— TASK LIST —
- a) Answer these questions from the review of the Dalhous album, each in a few words:
(i) Which city are Dalhous from?
(ii) Which label released the album?
(iii) What does the other roommate do "at other times," according to the liner notes?
- b) According to the review of the Dalhous album, why does the album use industrial, gothic synthesizers, organs, early analog electronics and cavernous beats? Answer in one to three sentences.
- c) Continue the review of the Dalhous album from its last sentence, about the ghostly vocals.

The boundaries of “the self” are not concrete – we are not walled off like some isolationist state. We are open, porous, to all manner of environmental stimuli. We are what we eat, so to speak.

So what effect does the environment have on us? What influence, other people? And what happens when that influence goes sour?

The Composite Moods Vol. 1: House Number 44 is an exploration of interacting psyches, from London’s Dalhous, on the ever exquisite Blackest Ever Black. The Composite Moods volume 1 posits some hypothetical house, House Number 44, occupied by two random personalities on the hinterlands of society. One of the roommates views themselves as perfectly fine and healthy – a sane, well-adjusted human being. The other is seemingly a mess, “detached, isolated, often feeling helpless and unable to influence the world around them; at other times prone to committing acts of extraordinary aggression and manipulation,” to quote the liner notes.

Album Cover Dalhous

House Number 44 explores the interaction between these two individuals, these two polarities of psychology, with a language of industrial, gothic synthesizers, organs, early analog electronics and cavernous, vaulted beats to simulate both the malaise and moments of awe these interactions can bring. Synths are burning, blurry, degraded, as if they were coated in lighter fluid, mid-air, and set afire to burn. The beats sound as if they’re emanating from deep within the earth, like they’re coming out of the bilge room from Crimson Peak. The feeling of unease is further amplified by ghostly, treated human vocals, high and ethereal, sometimes whispering, sometimes wailing, sometimes becoming an angelic choir.

— PROVIDED INFORMATION —
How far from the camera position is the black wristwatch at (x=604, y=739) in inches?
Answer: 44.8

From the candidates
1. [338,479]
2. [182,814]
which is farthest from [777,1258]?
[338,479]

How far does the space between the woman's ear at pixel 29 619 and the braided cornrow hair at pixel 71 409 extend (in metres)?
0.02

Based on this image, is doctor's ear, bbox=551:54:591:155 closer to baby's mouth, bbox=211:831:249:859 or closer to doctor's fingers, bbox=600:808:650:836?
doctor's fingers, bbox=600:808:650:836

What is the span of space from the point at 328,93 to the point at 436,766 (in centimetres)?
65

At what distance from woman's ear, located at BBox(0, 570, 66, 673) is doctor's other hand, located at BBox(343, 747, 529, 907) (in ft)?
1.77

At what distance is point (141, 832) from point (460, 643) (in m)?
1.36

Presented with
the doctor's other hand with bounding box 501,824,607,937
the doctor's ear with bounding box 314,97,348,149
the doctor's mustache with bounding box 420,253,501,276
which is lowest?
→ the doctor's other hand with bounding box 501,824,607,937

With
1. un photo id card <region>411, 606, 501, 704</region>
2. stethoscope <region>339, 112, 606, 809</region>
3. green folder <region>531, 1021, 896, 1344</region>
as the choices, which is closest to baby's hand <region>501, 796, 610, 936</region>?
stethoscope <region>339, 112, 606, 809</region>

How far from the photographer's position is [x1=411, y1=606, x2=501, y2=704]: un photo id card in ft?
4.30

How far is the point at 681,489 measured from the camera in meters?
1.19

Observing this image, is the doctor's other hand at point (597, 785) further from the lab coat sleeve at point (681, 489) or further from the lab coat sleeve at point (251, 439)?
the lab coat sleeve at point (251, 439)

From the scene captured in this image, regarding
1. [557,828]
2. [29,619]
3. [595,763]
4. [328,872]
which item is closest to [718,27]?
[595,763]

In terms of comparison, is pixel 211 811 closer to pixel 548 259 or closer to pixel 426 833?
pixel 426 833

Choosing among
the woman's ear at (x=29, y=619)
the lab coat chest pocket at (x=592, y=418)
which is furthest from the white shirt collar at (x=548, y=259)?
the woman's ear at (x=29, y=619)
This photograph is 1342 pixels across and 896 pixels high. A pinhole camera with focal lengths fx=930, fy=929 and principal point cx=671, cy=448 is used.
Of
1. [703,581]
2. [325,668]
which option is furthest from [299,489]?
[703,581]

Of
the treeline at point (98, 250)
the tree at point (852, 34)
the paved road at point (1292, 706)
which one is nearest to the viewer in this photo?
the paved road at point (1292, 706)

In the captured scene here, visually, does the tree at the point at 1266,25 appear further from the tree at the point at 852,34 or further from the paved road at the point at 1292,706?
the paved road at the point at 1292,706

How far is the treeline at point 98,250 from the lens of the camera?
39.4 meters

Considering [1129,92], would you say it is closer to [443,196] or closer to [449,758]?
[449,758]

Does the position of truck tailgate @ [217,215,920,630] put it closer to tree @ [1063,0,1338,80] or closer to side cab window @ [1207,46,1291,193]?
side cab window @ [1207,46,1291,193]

— ANSWERS —
- a)
(i) London.
(ii) Blackest Ever Black.
(iii) They are prone to committing acts of extraordinary aggression and manipulation.

- b) The album uses this musical language to simulate both the malaise and the moments of awe that the interactions between the two roommates can bring. These roommates stand for two polarities of psychology.

- c)
All of which are frequently found on the soundtracks for horror films, most notably the shrieking chaos of Penderecki’s “Threnody To The Victims Of Hiroshima,” from “The Shining”, or the whispering, witchy incantations of “Goblin for Suspiria.” The horror cue is apt, as The Composite Moods Vol. 1 is partially intended as film or library music – music to fit the mood. Dalhous wonder if one unanimous mood is ever possible, or if it is always a battle of influences fighting it out in our psyches, in the spaces we occupy, the air we walk through. “An illness that underpins and sabotages every thought,” as Dalhous’ Marc Dall put it.

The Composite Moods Vol. 1 is also, tangentially, a comment on an artists depiction, creating a soundtrack for the exterior, but ultimately unaware of what is going on inside each of the subjects of House Number 44. No matter how frustrating it might be, we’re always left guessing, at the end of the day, what’s going on inside another living (or inanimate) object.

This level of heavy intellectual discourse is not uncommon Dalhous, who have recently completed a triptych to the psychologist R. D. Laing. Dalhous have stated that they may have completed their official analysis of Laing, but his influence still hangs heavily over their work, which remains indebted to the exploration of identity, behavioral modification, and self-help.

If Dalhous’ music is rooted in clinical psychology, it sounds anything but clinical. Instead, it comes across as somewhere between a ’70s horror/SF psychodrama soundtrack, the most kickass New Age meditation cassette you’ve ever heard, and deconstructed, haunted Big Room Techno. Dalhous are mining similar sonic coal as labelmates Regis or Raime, and fans of either need to snatch this, post-haste, as well as any fans of nocturnal dance/club music.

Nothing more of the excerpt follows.